I stayed in Socorro Friday night. New Mexico Tech was on my short list of colleges so it was interesting to see it 20 some years later. I came to the conclusion that I made a good choice and probably wouldn’t have liked Socorro as much as Grinnell.
I got to the site pretty early Saturday morning, a little after 8am. Took about 15 minutes to get through the line at the entrance. The site is on the White Sands Missile Range so you have to show ID to get in and they tell you that you are not allowed to stop and take photos until you get to the ground zero site (they didn’t say anything about snapping pictures out of your window while driving there, however, so I have a few interesting photos!) You drive along and see all kinds of intersting things with weird names, probably acronyms and you can play the “Guess That Acroynym” game.
There was no line for the bus when I got there, so I boarded and went to the Schmid/McDougal House. This unassuming ranch house is where the plutonium core of the bomb underwent final assembly.
Here is the room where it happened.
One thing that impressed me is the solemness of the occasion. People spoke softly and showed a lot of respect for the house and the site. There are some displays in the house with old pictures from the summer of ’45 and information on the family who built the house and its history.
Then back on the bus to go to ground zero. In the parking lot are a couple of small booths, one stocking primarily books on the atomic bomb and another with the Trinity t-shirts and baseball caps. A food vendor is also set up there (along with the obligatory porta potties).
Ground Zero is about a quarter mile walk from the parking lot and a fence now surrounds the site. Right before you enter, there is an exhibit on radioactivity staffed by an enthusiastic bunch with Geiger counters showing off the radioactivity emitted by everyday items such as cat litter. A historic marker has been erected at Ground Zero.
There is no visible Trinitite and very little visible evidence of what happened there. There was a bus tour there and the tour guide gave a great talk about the morning of the blast. People were again very somber and respectful. There was no sign of anyone engaging in politics one way or the other. It was presented as history, with all the good and bad that goes with it.
I will say that I am glad the U.S. developed this technology rather than Germany or Japan. Nuclear technology has changed the world, and not just militarily. It has countless applications from energy production to medicine. As terrible as nuclear weapons are, two superpowers both armed with them may have prevented some major wars in the second half of the 20th century.

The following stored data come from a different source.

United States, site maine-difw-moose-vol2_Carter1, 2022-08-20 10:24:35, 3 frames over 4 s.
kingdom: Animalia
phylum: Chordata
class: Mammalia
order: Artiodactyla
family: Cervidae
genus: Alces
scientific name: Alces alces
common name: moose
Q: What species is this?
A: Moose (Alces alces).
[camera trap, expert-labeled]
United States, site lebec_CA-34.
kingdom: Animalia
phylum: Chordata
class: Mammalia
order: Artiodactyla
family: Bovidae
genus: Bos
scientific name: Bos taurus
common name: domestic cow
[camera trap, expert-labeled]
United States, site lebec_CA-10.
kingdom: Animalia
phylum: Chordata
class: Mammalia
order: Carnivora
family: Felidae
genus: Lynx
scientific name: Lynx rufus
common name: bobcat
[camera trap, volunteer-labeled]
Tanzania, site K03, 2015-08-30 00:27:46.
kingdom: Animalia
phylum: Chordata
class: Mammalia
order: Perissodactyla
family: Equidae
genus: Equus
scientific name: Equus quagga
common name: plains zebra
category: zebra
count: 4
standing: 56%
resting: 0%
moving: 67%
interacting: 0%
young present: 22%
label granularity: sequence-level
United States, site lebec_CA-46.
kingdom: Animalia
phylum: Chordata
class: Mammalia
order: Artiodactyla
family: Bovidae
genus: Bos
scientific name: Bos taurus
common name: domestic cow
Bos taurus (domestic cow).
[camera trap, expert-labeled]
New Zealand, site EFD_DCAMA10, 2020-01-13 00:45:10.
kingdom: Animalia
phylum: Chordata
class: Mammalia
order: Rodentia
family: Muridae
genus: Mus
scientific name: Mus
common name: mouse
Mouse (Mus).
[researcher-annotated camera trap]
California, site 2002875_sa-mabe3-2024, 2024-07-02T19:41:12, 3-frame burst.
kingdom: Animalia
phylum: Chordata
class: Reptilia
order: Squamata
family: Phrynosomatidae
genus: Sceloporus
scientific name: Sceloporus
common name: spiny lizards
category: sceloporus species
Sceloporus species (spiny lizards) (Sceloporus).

I know some people argue it was immoral to use the bomb. I have some sympathy for that argument. Nuclear weapons are the ultimate WMDs and we used them. We didn’t fully understand everything they did and the effects of radiation poisoning at the time, but we knew one plane could kill tens of thousands of people (or more) instantly.
Others argue we were justified using a variety of arguments such as we didn’t start the war (which I think is irrelevant) or that fewer people died in the bombings than would have in an invasion (which is harder to refute, but does that make it right?)
I have thought about it and come to the conclusion that is was the best of bad choices. I would say I give it qualified support. If we did not use the bomb on Japan, we would not have known the horrors of nuclear war. When new weapons are developed, there is a tendency to use them in conflict. Look at chemical warfare in WWI. They were used until the world community decided they were too horrific to use in war. I don’t think we would have learned that lesson without someone using nuclear weapons…if that first use came in a US-USSR war, the casualties could have been in the millions or higher.
Let us never forget the lessons of Trinity, Hiroshima and Nagasaki. The future of humanity depends on it.